Goldfish Have a Three-Second Memory

This myth helps perpetuate animal neglect by insinuating that goldfish don’t mind being kept in small, uninteresting bowls of water. Live Science reports that goldfish can remember things for months, highlighted by experiments that show they can recognize their caregivers, navigate mazes, and respond to repetitive cues, even after five months have passed.

Evolution Is Just a Theory

Evolution may have been just a theory when it was proposed by Charles Darwin and Alfred Wallace in 1858, but they and others already had supporting evidence.
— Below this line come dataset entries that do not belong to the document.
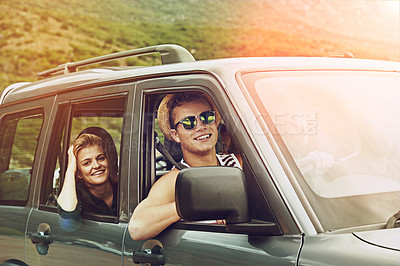 Buy stock photo Portrait of a young couple enjoying a roadtrip together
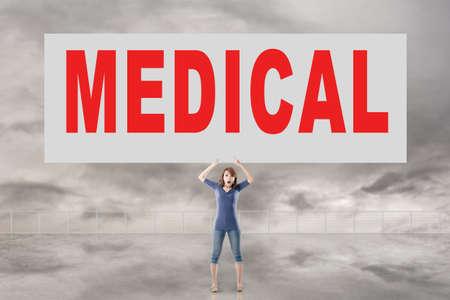 autocuidado: Mujer que sostiene la tarjeta con el texto médico en él contra el cielo.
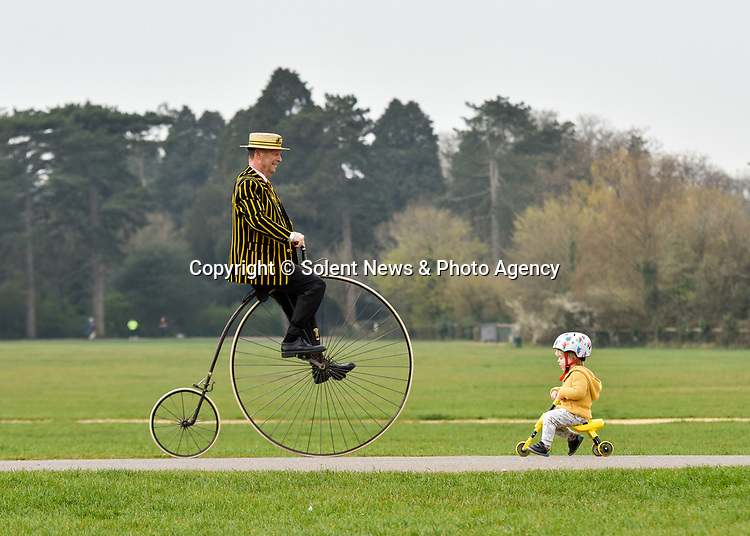 Pictured: Stuart Mason-Elliott, also known as Mr Samuel Pickwick as President of the oldest cycling club in the world The Pickwick Bicycle Club, rides his original 1872 Coventry Machinist Company penny farthing wearing the traditional club uniform alongside Arthur Naish (2) on his tricycle at Southampton Common in Southampton, Hants.<br />  <br /> Stuart rides a 22 kilogram, iron frame penny farthing which is believed to be one of the first bicycles ever made. The wheel diameter is 48 inches, with each bicycle being specially tailored to the leg length of the rider.<br />  <br /> Stuart was elected president of The Pickwick Bicycle Club, formed in 1870  for the second consecutive year, due to Covid-19 restrictions on club activities. Members wear the traditional club uniform of a yellow and black striped blazer, waistcoat with a straw boater hat and are also assigned a sobriquet of a character from The Pickwick Papers, which they represent. <br /> <br /> © Jordan Pettitt/Solent News & Photo Agency<br /> UK +44 (0) 2380 458800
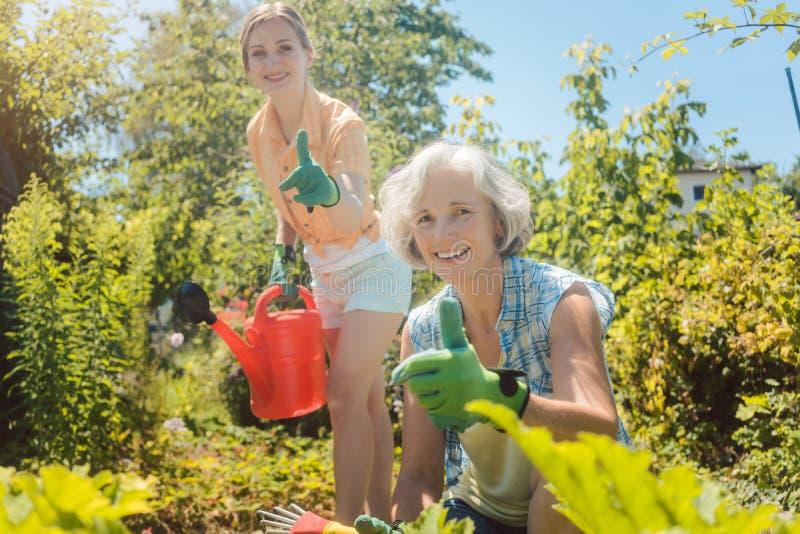 Starsza kobieta pracuje w warzywach podczas gdy córka nawadnia ogród obrazy stock
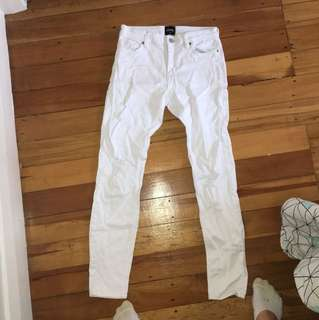 White ripped denim jeans by Riders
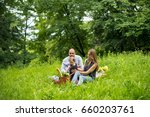 young family having picnic at... | Shutterstock . vector #660203761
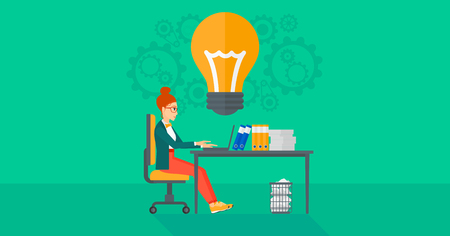 A business woman working on a laptop and a big light bulb above the table on the background of office vector flat design illustration. Horizontal layout. Illusztráció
The Harvard Museum of Natural History reports that, since then, reliable and indisputable scientific study has made evolution a scientific fact, proven by genetics, paleontology, anatomy, and embryology.

Deoxygenated Blood is Blue

Medical News Today asserts that blood in the body is red no matter how much oxygen it carries, although the shade of red may vary slightly (oxygenated blood is more vibrant). The myth likely stems from the fact that our veins appear bluish through the skin (an optical illusion) and the fact that veinal blood is depicted as blue in educational diagrams.

Humans Have Five Senses

Many of us were taught that we possess five senses—sight, hearing, smell, touch, and taste—but this is a gross oversimplification. The BBC writes that neuroscientists think human sensory perception is complex and that other abilities (like balance, thermoreception, spatial awareness, and feeling pain) may be just a few of our additional sensory capabilities.

Lightning Never Strikes the Same Place Twice

This myth suggests a randomness to lightning that doesn’t exist. In reality, electricity follows the path of least resistance—whether that’s a path it’s previously followed or not. Tall, isolated, or pointed objects are most likely to be hit; for example, the Empire State Building is struck by lightning approximately 25 times every year!

Humans Evolved from Chimpanzees

No, that’s not how evolution works—it’s not a line of slightly different species changing from one to the next but a complicated web of diversification with multiple branches and many ‘dead ends.’ The American Museum of Natural History writes that humans and chimps share 98.8% of their DNA because they share a common ancestor that gave rise to the two forms around 6–7 million years ago.

Dinosaurs Were All Giants

These prehistoric reptiles weren’t uniformly large, but they displayed a huge variety of different forms. Although some dinosaurs, like the herbivorous sauropods, reached immense sizes, many dinosaurs were much smaller, some even the size of a chicken! This diversity is one of the reasons their ancestors (the birds) still exist in modern times.